Contrary to Christianity
By Andrew Gador-Whyte

As Synod considers its response to the legislation, I believe that the Church needs to present a clear opposition to Voluntary Assisted Dying (VAD) as contrary to Christian belief and practice.

I was baptised and grew up in the Uniting Church and work as a doctor in Melbourne’s public hospital system. 

VAD is irreconcilable with Christian practice towards those with illness or disability.

To oppose VAD is not to turn away from those suffering. Rather it is to claim that God, whose ordinary way is to work through human relationships, can be trusted to make the whole of our life a place where Christ is at work.

I understand the wish of many with terminal conditions to be freed from living with relentless suffering, and that they view death as a release.

But VAD denies what Christians believe, that there is no part of life where God abandons us, and there is no part of life beyond the working of God’s grace.

It is very understandable that people want to take control in times of seeming utter loss of control, when someone’s sense of dignity, self and self-efficacy is so profoundly harmed by progressive disease.

But for the Church, there must always be the possibility of being present to one another and of manifesting the presence of Jesus Christ.

I acknowledge the desire of many for a more dignified death, perhaps contrasted with the pain and over-medicalisation they have witnessed. But I cannot see how VAD can be compatible with a defence of the dignity of those who are dependent on others.

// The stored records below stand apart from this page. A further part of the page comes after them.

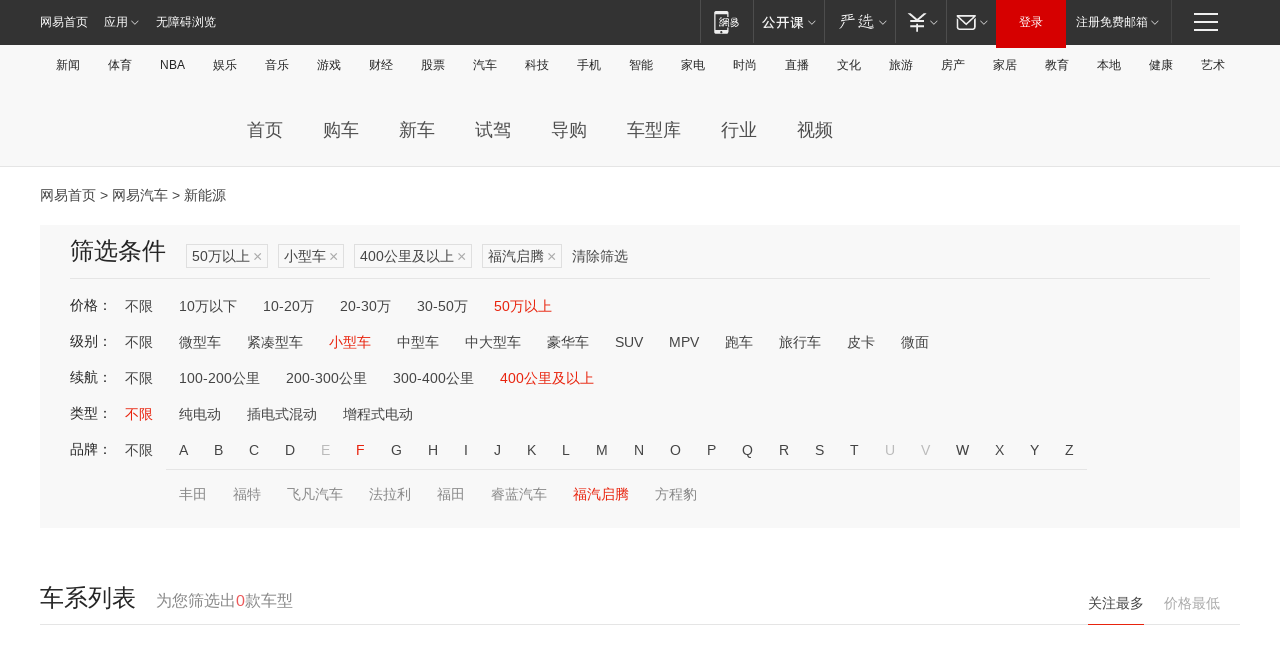

--- FILE ---
content_type: text/html;charset=GBK
request_url: http://product.auto.163.com/energy_api/getEnergySeriesList.action?callback=jQuery17206415587055993124_1769901745232&price=above50&type=smart&duration=above400&energy=&brandName=17379&orderType=0&size=20&page=1&_=1769901745246
body_size: 332
content:
jQuery17206415587055993124_1769901745232({"total":0,"statusDesc":"","pageTotal":0,"statusValue":"","count":0,"pageSize":0,"page":0,"params":{"brandName":"17379","duration":"above400","energy":"","order":["heat_value desc"],"orderType":0,"price":"above50","query":["newpower:true","price_min:[50 TO *]","cartype_search:小型车","duration_max:[400 TO *]","brand_name:福汽启腾","brand_id:17379"],"type":"smart"},"statusCode":"000"})

--- FILE ---
content_type: text/html;charset=GBK
request_url: http://product.auto.163.com/energy_api/getEnergySeriesList.action?callback=jQuery17206415587055993124_1769901745233&price=above50&type=smart&duration=above400&energy=&brandName=17379&orderType=1&size=20&page=1&_=1769901745247
body_size: 331
content:
jQuery17206415587055993124_1769901745233({"total":0,"statusDesc":"","pageTotal":0,"statusValue":"","count":0,"pageSize":0,"page":0,"params":{"brandName":"17379","duration":"above400","energy":"","order":["price_min asc"],"orderType":1,"price":"above50","query":["newpower:true","price_min:[50 TO *]","cartype_search:小型车","duration_max:[400 TO *]","brand_name:福汽启腾","brand_id:17379"],"type":"smart"},"statusCode":"000"})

This is particularly the case in Western culture, where older people are devalued, while independence and autonomy are represented as the highest goods. It is difficult to see how VAD could be a safe practice in this kind of culture.

It falls to the Church to sustain a collective memory about human inter-dependence, and to unmask the fiction that we can subsist in the world without absolute dependence on one another.

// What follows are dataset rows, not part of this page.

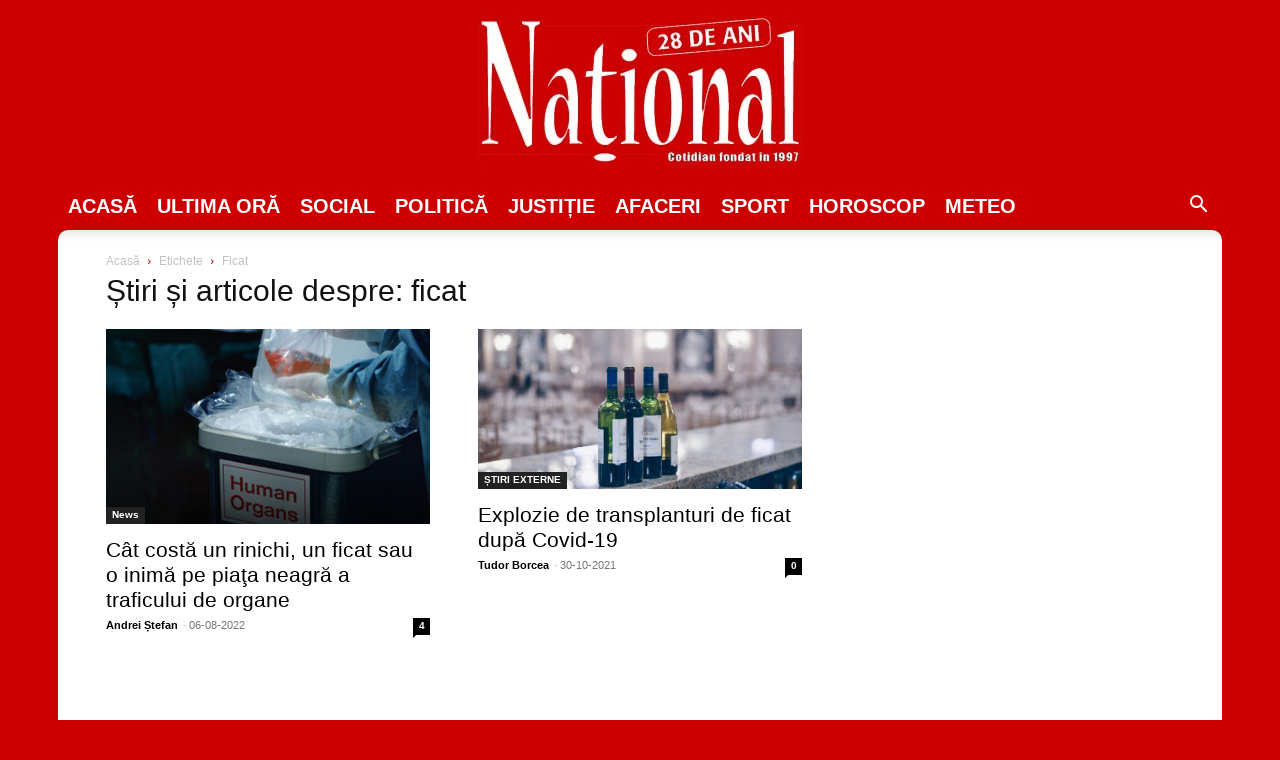

--- FILE ---
content_type: text/html; charset=utf-8
request_url: https://www.google.com/recaptcha/api2/aframe
body_size: 267
content:
<!DOCTYPE HTML><html><head><meta http-equiv="content-type" content="text/html; charset=UTF-8"></head><body><script nonce="XnFn7MjEPs_4-IPMsiy4Og">/** Anti-fraud and anti-abuse applications only. See google.com/recaptcha */ try{var clients={'sodar':'https://pagead2.googlesyndication.com/pagead/sodar?'};window.addEventListener("message",function(a){try{if(a.source===window.parent){var b=JSON.parse(a.data);var c=clients[b['id']];if(c){var d=document.createElement('img');d.src=c+b['params']+'&rc='+(localStorage.getItem("rc::a")?sessionStorage.getItem("rc::b"):"");window.document.body.appendChild(d);sessionStorage.setItem("rc::e",parseInt(sessionStorage.getItem("rc::e")||0)+1);localStorage.setItem("rc::h",'1768356604295');}}}catch(b){}});window.parent.postMessage("_grecaptcha_ready", "*");}catch(b){}</script></body></html>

The Church must tell every generation the truth proclaimed by the birth in Bethlehem, that life is God’s giving, and that every human face is a gift to us, and the loss of any one diminishes the world.

Christians need to model a common life that clothes with greatest honour those who are weakest and most dependent; a life marked by presence to one another in pain and alienation; that sustains hope in the resurrection of the body and in the presence of the risen Christ in the heart of human existence.

I believe the church as a whole must oppose VAD, not by isolating ourselves from the culture that has created it, but rather in a way that works towards the restoration of mutual trust and a recognition of mutual dependence.

Andrew Gador-Whyte is a member of Congregation of Mark the Evangelist Uniting Church.